転んだときだけ柔らかくなる床「ころやわ」を手掛けるMagic Shieldsの特許出願
「知財情報を組織の力に🄬」をモットーに活動している知財情報コンサルタントの野崎です。
SNSを見ていると、ベンチャー・スタートアップの資金調達などの情報を目にすることがあります。
たまたま、Magic Shieldsが1.4億円の資金調達を実施したというニュースが目に入ってきました。
手掛けている製品が
転んだときだけ柔らかくなる床「ころやわ」
とIT関係ではなくモノだったので、どんな特許出願しているのか気になったので調べてみました。
まずMagic Shields社ですが、
Magic Shieldsは2019年に設立された、自動車工学と医学をベースに新素材と構造「メカニカル・メタマテリアル」の研究開発、および製造・販売を行うスタートアップです。世界で増加している高齢者の転倒による骨折を減らすため、Magic Shieldsは転んだときだけ柔らかい「可変剛性構造体」を使った「ころやわ」を開発し、床やマットとして病院や高齢者向け施設へ提供しています。

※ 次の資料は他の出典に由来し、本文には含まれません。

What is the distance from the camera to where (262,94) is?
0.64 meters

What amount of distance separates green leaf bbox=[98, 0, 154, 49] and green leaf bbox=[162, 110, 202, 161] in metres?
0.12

という会社です。Google Patentsで調べてみると、
1件特許出願が見つかりました。
WO2021107157A1
床材システム
衝撃を吸収する床材システムであって、地面と略平行な面を持つ上部層と下部層と、前記上部層と前記下部層とを連結し、複数の衝撃緩衝能を持つ脚部を有する基礎材と、前記基礎材は、平面方向に沿って配列され、前記基礎材に掛かる力を分散する分散材と、を備えることを特徴とする、床材システムを提供する。
ちなみに特許請求の範囲は
1.衝撃を吸収する床材システムであって、
地面と略平行な面を持つ上部層と下部層と、前記上部層と前記下部層とを連結し、複数の衝撃緩衝能を持つ脚部を有する基礎材と、
前記基礎材は、平面方向に沿って配列され、
前記基礎材に掛かる力を分散する分散材と、
を備えることを特徴とする、床材システム。
2.前記脚部は、前記基礎材の四隅に配置されること、
を特徴とする、請求項1に記載の床材システム。
3.前記脚部は、平面方向に対して略垂直方向に一定以上の力が加わると座屈する座屈部を備えること、
を特徴とする、請求項1または2のいずれかに記載の床材システム。
4.前記脚部の少なくとも1つの側面において、平面方向に対して略水平に沿った溝を備えること、
を特徴とする、請求項1から3のいずれかに記載の床材システム。
5.前記分散材は、隣接する二つの前記基礎材を跨いで設置される第1の分散材と、
互いに隣接する4つの基礎材を跨いで配置する第2の分散材と、
を含むことを特徴とする、請求項1から4のいずれかに記載の床材システム。
となっており、かなりシンプルです。
こちらの特許出願は国際出願(PCT出願)となっており、日本だけではなく海外含めて特許出願する際の手続きをまとめて行うものです。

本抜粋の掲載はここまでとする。